Description of problem: Version-Release number of selected component (if applicable): This isn't specifically CMAN, but rather the daemons that CMAN starts. I have a two node cluster, if I start the nodes up with the cluster services stopped and then run service cman start on both nodes at the same time they will both hang at [root@rh5cluster1 ~]# service cman start Starting cluster: Loading modules... done Mounting configfs... done Starting ccsd... done Starting cman... done Starting daemons... fenced is started, so i'm assuming its at the dlm_controld stuff, which isn't showing up in PS. The only messages I get are these Sep 19 15:44:50 rh5cluster1 ccsd[2718]: Initial status:: Quorate Sep 19 15:49:18 rh5cluster1 kernel: DLM (built Aug 30 2006 18:19:57) installed Sep 19 15:49:18 rh5cluster1 kernel: GFS2 (built Aug 30 2006 18:20:27) installed Sep 19 15:49:18 rh5cluster1 kernel: Lock_DLM (built Aug 30 2006 18:20:36) installed Sep 19 15:49:18 rh5cluster1 kernel: dlm: no local IP address has been set Sep 19 15:49:18 rh5cluster1 kernel: dlm: cannot start dlm lowcomms -22 and Sep 19 15:44:50 rh5cluster2 openais[2715]: [TOTEM] entering OPERATIONAL state. Sep 19 15:44:50 rh5cluster2 openais[2715]: [CLM ] got nodejoin message 10.10.1.12 Sep 19 15:44:50 rh5cluster2 openais[2715]: [CLM ] got nodejoin message 10.10.1.13 Sep 19 15:44:50 rh5cluster2 kernel: DLM (built Aug 30 2006 18:19:57) installed Sep 19 15:44:50 rh5cluster2 kernel: GFS2 (built Aug 30 2006 18:20:27) installed Sep 19 15:44:50 rh5cluster2 kernel: Lock_DLM (built Aug 30 2006 18:20:36) installed I will look into it more tomorrow. How reproducible: Everytime Steps to Reproduce: 1.bring up nodes without the cluster services enabled 2.open up ssh to both nodes and type 'service cman start' but dont hit enter 3.hit enter in both terminals as quickly together as possible Actual results: The script hangs at "Starting Daemons" Expected results: It shouldn't hang Additional info: I'm using the newest packages in brew, Cman 2.0.16.

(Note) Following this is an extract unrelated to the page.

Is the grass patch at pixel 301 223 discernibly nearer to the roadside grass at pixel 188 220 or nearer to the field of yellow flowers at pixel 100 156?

Sep 19 15:49:18 rh5cluster1 kernel: dlm: no local IP address has been set Sep 19 15:49:18 rh5cluster1 kernel: dlm: cannot start dlm lowcomms -22 Obviously those are the key messages. if dlm_controld isn't running then that might explain why the DLM hasn't been configured - it might be that it crashed perhaps? A debug log from dlm_control would be really helpful here if you can get one.
Oh, and it's also checking whether configfs is mounted. The times when I see this message, I have found that configfs hasn't mounted for some reason.
I saw something that is possibly similar to #1 today, where a node was added to the DLM members list before dlm_groupd knew its IP address. DLM kicked out the error: dlm: Initiating association with node 13 dlm: no address for nodeid 13 Is it possible there's a race here? The cman event callback arriving after dlm_controld has decided to add the new node ?
Devel ACK for RHEL 5.0.0 Beta 2
This request was evaluated by Red Hat Product Management for inclusion in a Red Hat Enterprise Linux release. Product Management has requested further review of this request by Red Hat Engineering. This request is not yet committed for inclusion in release.
This is slightly hacky and I can't seem to reproduce it any more. but it should fix the problem. Basically, if a lockspace contains a node that dlm_control doesn't know about then it re-reads the cman nodes list. Checking in action.c; /cvs/cluster/cluster/group/dlm_controld/action.c,v <-- action.c new revision: 1.7; previous revision: 1.6 done Checking in dlm_daemon.h; /cvs/cluster/cluster/group/dlm_controld/dlm_daemon.h,v <-- dlm_daemon.h new revision: 1.4; previous revision: 1.3 done Checking in member_cman.c; /cvs/cluster/cluster/group/dlm_controld/member_cman.c,v <-- member_cman.c new revision: 1.3; previous revision: 1.2 done
Moving all RHCS ver 5 bugs to RHEL 5 so we can remove RHCS v5 which never existed.